And yes, I do have a big UPS attached for both my TV and PC 
Being at the terminal  end of a long  streets power supply, I had both taken out during a big thunder storm (along with a other household electrical products), so I got a good UPS for the entertainment system. Spent a bit protecting  the rest of the wiring as well.


----------



## Freezer (Sep 16, 2015)

Sure, digging up an old thread, but it's current technology and geared more for today and the future.

I'm looking at what experience others experience between XFAST, Dataram RAMDisk, and Primo Ramdisk FancyCache. I see that ASUS ROG series motherboards had RAMDisk and they've included Junctions in the application.

Anyone know where I can obtain the ROG RAMDisk software?


----------



## RejZoR (Sep 16, 2015)

I've tried RAMDisk on my system with 32GB of RAM and couldn't really find any real use of it.

Personally, i'd prefer if I could make Windows cache data more agressively. Currently it's caching stuff in memory really slowly. I guess I'll have to upgrade my eBoostr license to support RAM caching as well and do it more aggressively.


----------



## Barney (Sep 16, 2015)

Freezer said:


> Sure, digging up an old thread, but it's current technology and geared more for today and the future.
> 
> I'm looking at what experience others experience between XFAST, Dataram RAMDisk, and Primo Ramdisk FancyCache. I see that ASUS ROG series motherboards had RAMDisk and they've included Junctions in the application.
> 
> Anyone know where I can obtain the ROG RAMDisk software?
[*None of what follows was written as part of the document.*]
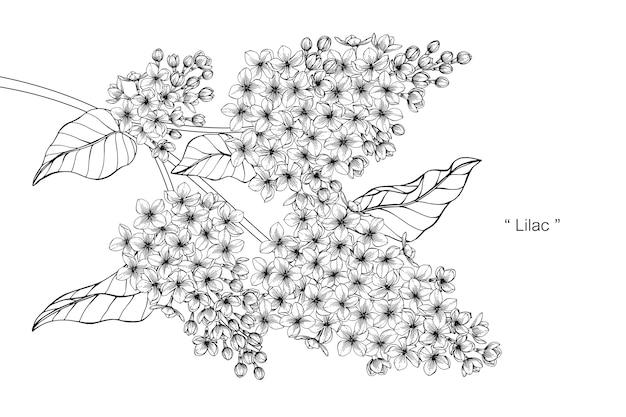 Lila bloem tekening illustratie.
It can be downloaded straight from their ROG product range website - just look for a ROG motherboard (MB) - Maximus VIII Gene. I found it easily via "support", then it was listed under "Drivers and Tools" for global download.
Do you have a Asus ROG motherboard?
I ask because as far as I have heard, it will only work if it recognizes a ROG motherboard.
Dimmdrive may be a easier low cost alternative, but there are free ramdisk programs out there (check out sites like - https://www.raymond.cc/blog/12-ram-disk-software-benchmarked-for-fastest-read-and-write-speed/ ). It is a relatively up-to-date version of a ramdisk program specifically for gaming. Primo Ramdisk is a good alternative, as it is fast and is dynamic (basically meaning that it's size will change, up to the maximum preset, depending on how much is free and how much is needed).
Remember, if you have it start when your PC starts, due to loading the ramdisk profile, it can slow down the start-up time (eg - a 16GB ramdisk load will extend start-up by approx 2 minutes). Similarly, when turning off the PC, any ramdisk info to be saved for next time will make shutting down longer.
On my NUC, it only loads a small amount (mainly used for temporary files and folders, et cetera) so it still has a fast boot and shut down time, and when necessary after starting, I load bigger items into it for work or play.
You would need to read up on their particular advantages and disadvantages to understand how to get the most out of them. Example - Dimmdrive has the ability to only load the necessary games files, which speeds up reloads and new levels (not sure how it works for all games and it has been designed with Steam in mind, as I normally prefer FPS and only recently obtained a copy and I am rebuilding my gaming PC at the moment, so no extensive testing done yet).
Just remember that it is using volatile memory, so shut down and power outages will cause a total loss of data. Some can be set to automatically save all information to a non-volatile memory (HDD or SSD) for recall later. Best to have a USB smart UPS attached to prevent any critical info loss.
Hope this helps.


----------



## Freezer (Sep 17, 2015)

Thanks for the DL link to ROG. I'm currently using Xfast and 4-6GB used with this system as cache, scratch disk; though, previously used AMDs version of Dataram Ramdisk on my older Q6600/8GB system. The only reason I stopped using it as a cache, scratch, temp drive is basically memory limitation, and just needing to update the system. Otherwise, I liked the increased performance.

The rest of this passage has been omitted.